#### [PASSAGE]
########################################
# Can't boot from bootable Win 8 USB, I get bootmgr image is corrupt



## simongis (Mar 8, 2012)

Hello!

I have tried installing Windows 8 Consumer Preview for a full week now, but no luck.

I have tried several different USB sticks and DVD's, I have checked the hash sum on my downloaded ISOs, but it always ends up with the same problem: 

BOOTMGR IMAGE IS CORRUPT.

I get this error every time I try to boot from a USB or DVD. If I install Windows 8 over my Windows 7, then I get the message after the first reboot after what seems like a successful installation. 

I have even tried to first make a bootable Win 7 USB, then delete the thre folders, sources, upgrade and support and copy over the same folders from the Win 8 installation disk. This then boots up, installs Win 8, but still I get the Bootmgr image is corrupt error on first reboot.

Anybody can help me here? Please, I really want to use Win 8!

I'm trying to install it on an Acer Aspire 6930G, Dual Core 2GHz, 4GB RAM, 120GB SSD and 320 GB HDD. Updated BIOS in the weekend.


----------



## usasma (Apr 11, 2009)

Have you tried without using the SSD?


----------



## simongis (Mar 8, 2012)

usasma said:


> Have you tried without using the SSD?


Yes without the SSD and opposite, without the HDD. Same error!


----------



## usasma (Apr 11, 2009)

I tend to think that there's either a broken piece of hardware or an incompatible piece of hardware causing this. Try to get the setup logs, zip them up, and post them here for us to have a look at. Here's a link on where they are in 7: Windows 7, Windows Server 2008 R2, and Windows Vista setup log file locations

Also, here's additional info for logs in failed installations: Windows Setup Log Files


----------
########################################
Spatial relation data
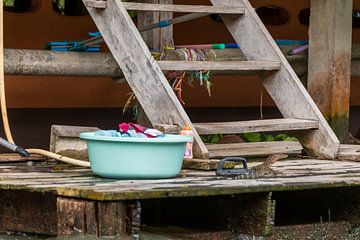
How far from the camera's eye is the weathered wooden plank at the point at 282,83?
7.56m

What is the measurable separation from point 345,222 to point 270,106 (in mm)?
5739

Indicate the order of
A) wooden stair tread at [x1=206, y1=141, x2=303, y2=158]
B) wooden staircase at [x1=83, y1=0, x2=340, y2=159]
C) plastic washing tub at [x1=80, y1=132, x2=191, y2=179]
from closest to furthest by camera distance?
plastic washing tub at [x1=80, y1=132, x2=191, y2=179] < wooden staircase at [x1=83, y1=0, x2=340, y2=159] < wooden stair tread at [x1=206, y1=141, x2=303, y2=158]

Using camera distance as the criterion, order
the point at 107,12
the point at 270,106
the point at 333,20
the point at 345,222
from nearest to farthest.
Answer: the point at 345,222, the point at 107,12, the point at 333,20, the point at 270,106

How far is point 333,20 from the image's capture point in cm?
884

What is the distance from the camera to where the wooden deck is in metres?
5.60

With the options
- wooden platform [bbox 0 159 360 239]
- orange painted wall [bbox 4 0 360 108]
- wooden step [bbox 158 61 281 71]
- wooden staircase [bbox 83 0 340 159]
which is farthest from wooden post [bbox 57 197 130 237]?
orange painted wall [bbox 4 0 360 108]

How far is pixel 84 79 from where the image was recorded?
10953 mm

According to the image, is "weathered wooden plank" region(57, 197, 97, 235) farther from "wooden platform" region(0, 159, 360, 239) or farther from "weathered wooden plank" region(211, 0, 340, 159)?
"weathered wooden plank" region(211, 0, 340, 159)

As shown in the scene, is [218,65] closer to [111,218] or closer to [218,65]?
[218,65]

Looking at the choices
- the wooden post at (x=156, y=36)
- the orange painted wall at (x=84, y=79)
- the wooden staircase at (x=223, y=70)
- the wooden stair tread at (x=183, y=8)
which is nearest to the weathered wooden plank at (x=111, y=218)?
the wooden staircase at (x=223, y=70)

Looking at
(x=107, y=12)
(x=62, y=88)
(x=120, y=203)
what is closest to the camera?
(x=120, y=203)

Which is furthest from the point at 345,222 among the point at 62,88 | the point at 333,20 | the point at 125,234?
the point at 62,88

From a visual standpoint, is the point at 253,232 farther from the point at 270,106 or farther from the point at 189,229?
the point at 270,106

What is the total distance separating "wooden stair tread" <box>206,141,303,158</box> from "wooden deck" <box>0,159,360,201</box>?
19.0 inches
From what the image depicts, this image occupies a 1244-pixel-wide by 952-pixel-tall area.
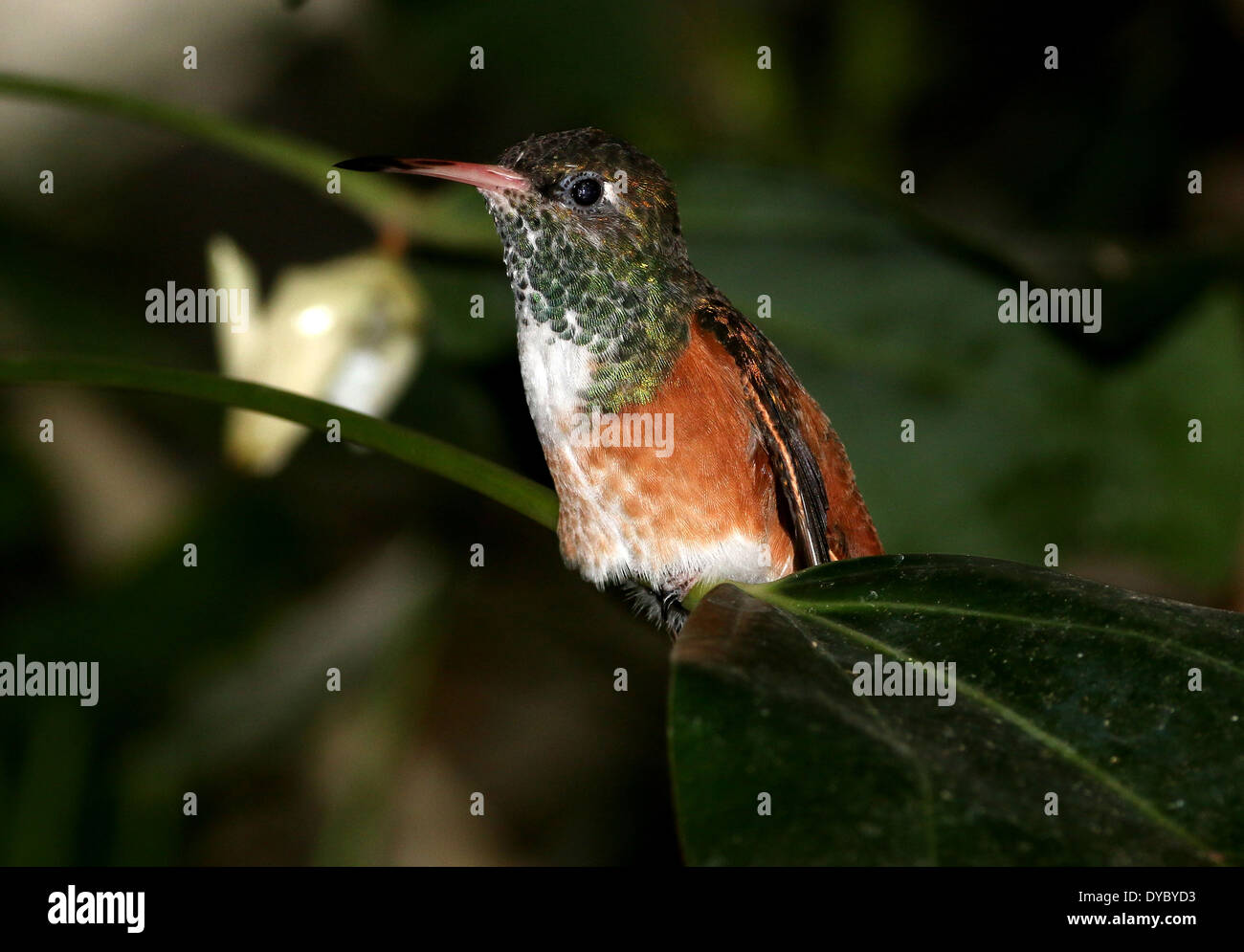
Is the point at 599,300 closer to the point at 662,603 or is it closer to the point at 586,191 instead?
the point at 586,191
########################################
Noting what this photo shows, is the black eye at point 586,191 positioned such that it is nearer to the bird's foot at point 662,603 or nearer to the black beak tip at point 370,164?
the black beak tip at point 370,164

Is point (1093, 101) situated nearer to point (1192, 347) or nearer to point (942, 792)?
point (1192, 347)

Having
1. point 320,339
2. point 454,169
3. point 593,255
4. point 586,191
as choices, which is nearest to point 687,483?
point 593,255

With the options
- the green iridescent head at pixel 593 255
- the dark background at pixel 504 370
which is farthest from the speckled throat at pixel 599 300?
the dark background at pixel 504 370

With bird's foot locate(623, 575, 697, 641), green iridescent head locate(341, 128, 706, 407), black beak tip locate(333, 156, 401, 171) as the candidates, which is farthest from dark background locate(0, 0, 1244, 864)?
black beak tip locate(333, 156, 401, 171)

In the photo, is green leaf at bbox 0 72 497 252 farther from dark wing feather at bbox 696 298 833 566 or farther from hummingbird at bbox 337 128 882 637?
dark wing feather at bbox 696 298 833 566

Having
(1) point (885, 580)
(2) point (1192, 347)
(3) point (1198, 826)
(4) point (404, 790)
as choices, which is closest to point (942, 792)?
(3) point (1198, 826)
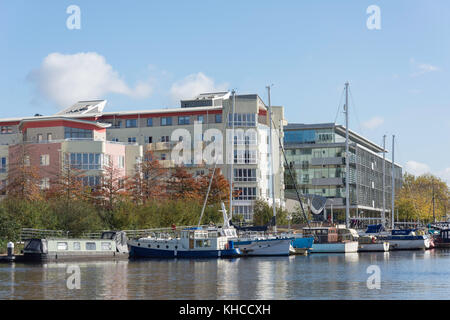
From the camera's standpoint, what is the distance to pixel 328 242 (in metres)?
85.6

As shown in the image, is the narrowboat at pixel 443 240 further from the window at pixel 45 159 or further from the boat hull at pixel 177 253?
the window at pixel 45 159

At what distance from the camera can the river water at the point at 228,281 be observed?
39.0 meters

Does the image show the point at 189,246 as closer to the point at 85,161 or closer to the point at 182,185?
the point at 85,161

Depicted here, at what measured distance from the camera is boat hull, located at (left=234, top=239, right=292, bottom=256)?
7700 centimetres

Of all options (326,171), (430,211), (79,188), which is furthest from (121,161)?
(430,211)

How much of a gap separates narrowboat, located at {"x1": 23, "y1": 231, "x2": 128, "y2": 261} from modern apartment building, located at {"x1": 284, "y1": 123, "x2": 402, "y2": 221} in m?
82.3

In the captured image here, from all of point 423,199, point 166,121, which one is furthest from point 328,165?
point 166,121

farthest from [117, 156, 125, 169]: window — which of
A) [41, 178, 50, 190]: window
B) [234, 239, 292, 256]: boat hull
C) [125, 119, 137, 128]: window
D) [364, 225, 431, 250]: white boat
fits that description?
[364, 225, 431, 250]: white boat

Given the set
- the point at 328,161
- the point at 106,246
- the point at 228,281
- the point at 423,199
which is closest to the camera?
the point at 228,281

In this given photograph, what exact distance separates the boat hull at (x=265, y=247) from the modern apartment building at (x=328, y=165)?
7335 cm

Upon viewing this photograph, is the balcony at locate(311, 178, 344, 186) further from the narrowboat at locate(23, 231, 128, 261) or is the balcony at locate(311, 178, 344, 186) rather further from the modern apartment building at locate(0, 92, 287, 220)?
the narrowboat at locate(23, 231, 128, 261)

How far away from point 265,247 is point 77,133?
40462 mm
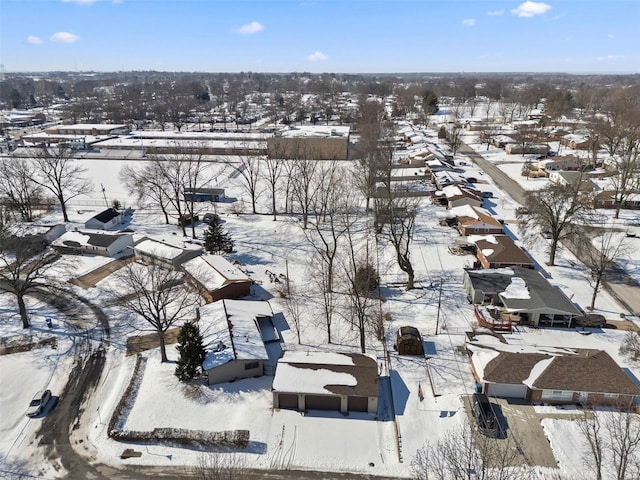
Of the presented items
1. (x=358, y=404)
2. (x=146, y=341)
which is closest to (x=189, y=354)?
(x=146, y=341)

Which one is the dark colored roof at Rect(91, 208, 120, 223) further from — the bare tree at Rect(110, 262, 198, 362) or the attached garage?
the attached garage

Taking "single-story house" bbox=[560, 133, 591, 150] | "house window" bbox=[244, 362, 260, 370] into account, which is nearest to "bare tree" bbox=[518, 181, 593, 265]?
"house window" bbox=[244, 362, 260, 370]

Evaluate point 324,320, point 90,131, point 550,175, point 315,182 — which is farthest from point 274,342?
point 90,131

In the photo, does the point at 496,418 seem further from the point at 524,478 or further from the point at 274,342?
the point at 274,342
########################################
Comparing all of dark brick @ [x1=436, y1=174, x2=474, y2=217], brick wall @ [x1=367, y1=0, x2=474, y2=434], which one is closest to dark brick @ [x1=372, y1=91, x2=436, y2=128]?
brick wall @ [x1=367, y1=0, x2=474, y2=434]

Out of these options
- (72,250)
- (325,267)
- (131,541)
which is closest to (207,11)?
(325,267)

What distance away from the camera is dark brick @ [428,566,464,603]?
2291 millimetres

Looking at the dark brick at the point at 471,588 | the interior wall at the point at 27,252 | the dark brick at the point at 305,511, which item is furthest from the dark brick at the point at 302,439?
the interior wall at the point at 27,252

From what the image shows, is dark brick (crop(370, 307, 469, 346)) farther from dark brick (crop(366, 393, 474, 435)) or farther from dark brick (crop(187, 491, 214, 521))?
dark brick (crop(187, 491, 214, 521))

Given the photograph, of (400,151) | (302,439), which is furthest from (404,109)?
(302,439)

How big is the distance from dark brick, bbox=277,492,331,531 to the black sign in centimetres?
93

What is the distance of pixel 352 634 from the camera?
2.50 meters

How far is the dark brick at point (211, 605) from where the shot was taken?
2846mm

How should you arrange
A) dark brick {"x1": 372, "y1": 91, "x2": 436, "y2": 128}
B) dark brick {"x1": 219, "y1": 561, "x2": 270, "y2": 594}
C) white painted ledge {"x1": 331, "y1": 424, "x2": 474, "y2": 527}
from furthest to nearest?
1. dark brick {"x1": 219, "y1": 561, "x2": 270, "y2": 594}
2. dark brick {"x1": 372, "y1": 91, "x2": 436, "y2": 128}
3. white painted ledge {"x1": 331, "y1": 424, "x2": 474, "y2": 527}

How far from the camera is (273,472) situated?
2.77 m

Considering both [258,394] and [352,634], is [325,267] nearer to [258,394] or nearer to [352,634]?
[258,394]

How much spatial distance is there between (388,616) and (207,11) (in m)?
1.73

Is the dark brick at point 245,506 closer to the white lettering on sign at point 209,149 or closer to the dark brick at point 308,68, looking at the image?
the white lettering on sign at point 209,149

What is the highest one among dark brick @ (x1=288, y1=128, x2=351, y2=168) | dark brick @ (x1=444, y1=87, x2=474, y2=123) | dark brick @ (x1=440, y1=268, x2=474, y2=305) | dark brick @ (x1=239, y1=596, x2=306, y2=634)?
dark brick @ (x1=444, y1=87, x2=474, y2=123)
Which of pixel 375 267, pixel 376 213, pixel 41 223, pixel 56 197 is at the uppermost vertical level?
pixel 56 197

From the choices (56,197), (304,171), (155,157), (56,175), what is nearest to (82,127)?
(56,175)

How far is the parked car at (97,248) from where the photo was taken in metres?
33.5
########################################
Reproduce word for word the part of the Windows 8 boot error thread above, everything from "BOOTMGR IMAGE IS CORRUPT." down to "on first reboot.".

#### [RESPONSE TO THE TASK]
BOOTMGR IMAGE IS CORRUPT.

I get this error every time I try to boot from a USB or DVD. If I install Windows 8 over my Windows 7, then I get the message after the first reboot after what seems like a successful installation. 

I have even tried to first make a bootable Win 7 USB, then delete the thre folders, sources, upgrade and support and copy over the same folders from the Win 8 installation disk. This then boots up, installs Win 8, but still I get the Bootmgr image is corrupt error on first reboot.